How about the bars and clubs - do they close down during Ramadan?

#6 MADMAC has been a member since 6/6/2009. Posts: 6,957

Posted by AbgAcid on 7/7/2011 at 15:06

Hi all,
Yes what SBE said is true. End of Ramadhan you will have problem with public transportation. Its a long holiday, the muslim will travel to their homes, whilst the non muslim are off for holidays. Making almost everyone on the move.
But during the earlier days of Ramadhan, public transport are more or less normal.
The bars and clubs do open, as they are patronised by non muslims.

#7 AbgAcid has been a member since 28/11/2009. Location: Malaysia. Posts: 162

Posted by alloneornone on 14/7/2011 at 11:26

I was in KL during Ramadam a few years ago and didn't have any problems finding places to eat or drink during daylight hours. As ABGacid mentioned, Malaysia is multicultural (and proud of it) and you won't be committing a faux pas by eating during the day. In fact, it's an interesting time to be in Malaysia due the liveliness on the streets at night time when the Muslims break their fast for the day. It also coincides with Merdeka Day, (Malaysia's Independence Day on 31st August) and the combined vibe on the streets that evening can be quite exciting.
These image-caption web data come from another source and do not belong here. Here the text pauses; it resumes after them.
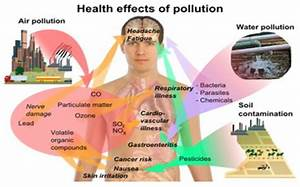 Essay on human impact on the environment - writefiction581 ...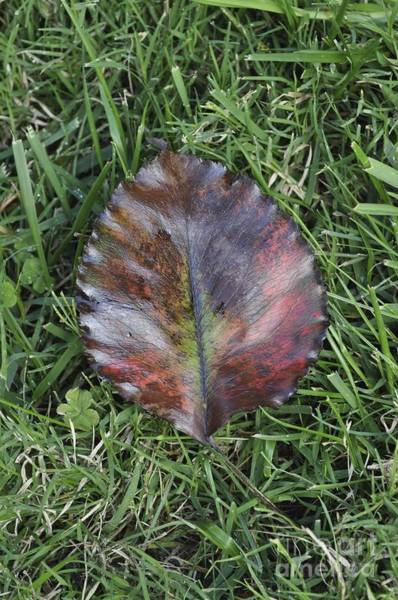 Photograph - Fallen Leaf  by Bridgette Gomes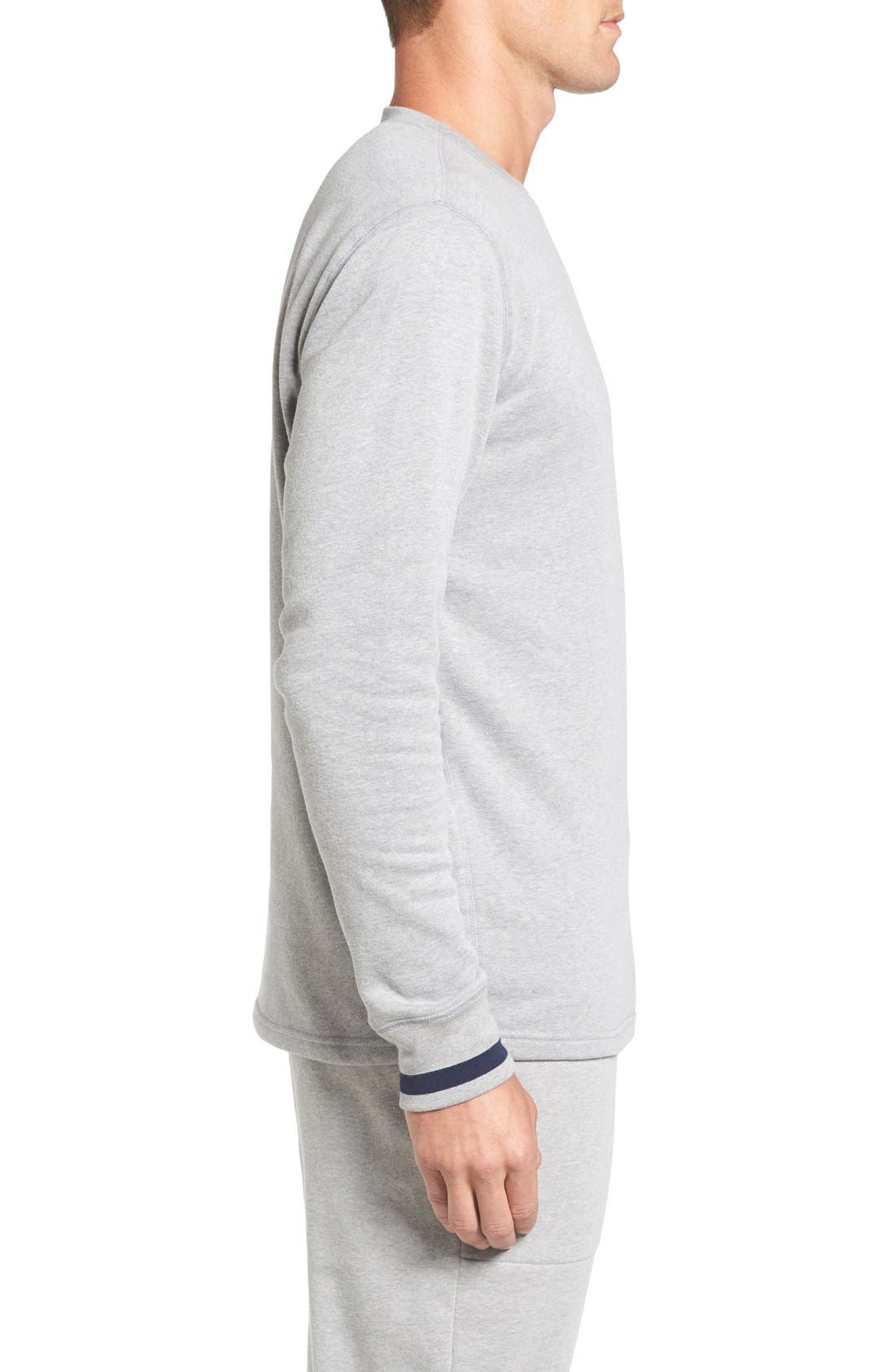 Brushed Jersey Cotton Blend Crewneck Sweatshirt,                             Alternate thumbnail 3, color,                             Andover Heather Grey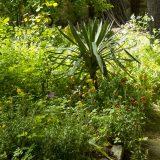 Visite du jardin partagé Saint-Serge 1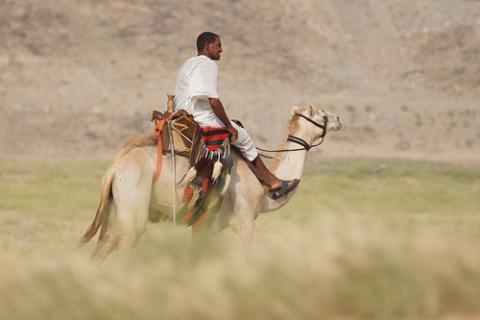 saudita-desierto.jpg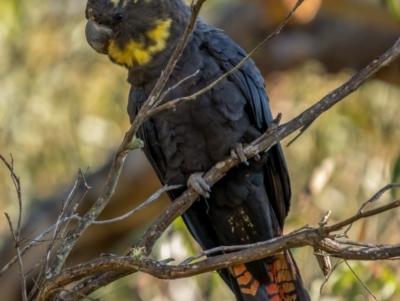 Calyptorhynchus lathami (Glossy Black-Cockatoo) at Nadgigomar Nature Reserve - 5 Jun 2021 by trevsci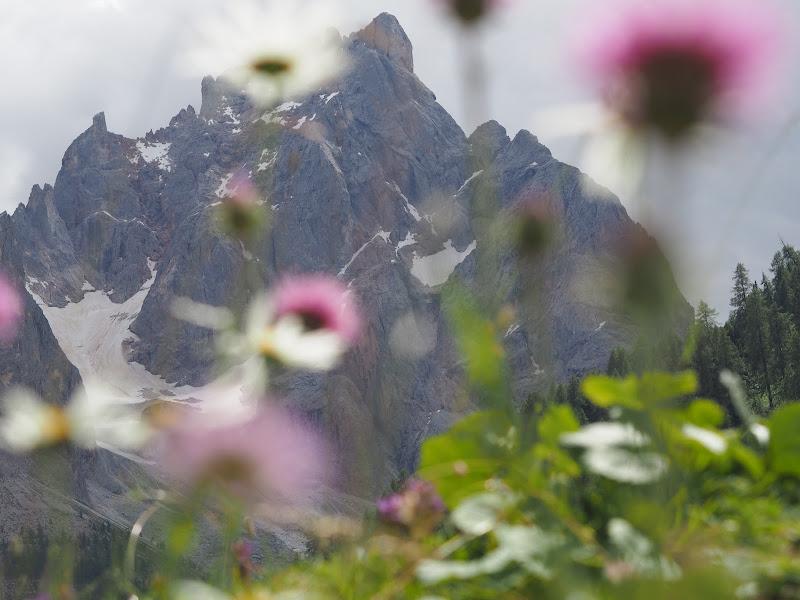 Montagne di ilcamion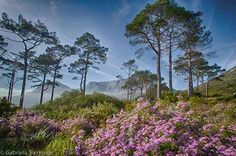 Table Mountain in spring Spring Scenery, Table Mountain, Cape Town, South Africa, Beautiful Places, Landscapes, African, Spaces, Plants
#8 alloneornone has been a member since 8/7/2011. Location: Earth. Posts: 5

Posted by MADMAC on 15/7/2011 at 17:33

"In fact, it's an interesting time to be in Malaysia due the liveliness on the streets at night time when the Muslims break their fast for the day."

Allahu Akbar.

How is the cuisine there? Does it have strong Indian and / or Arabic influence?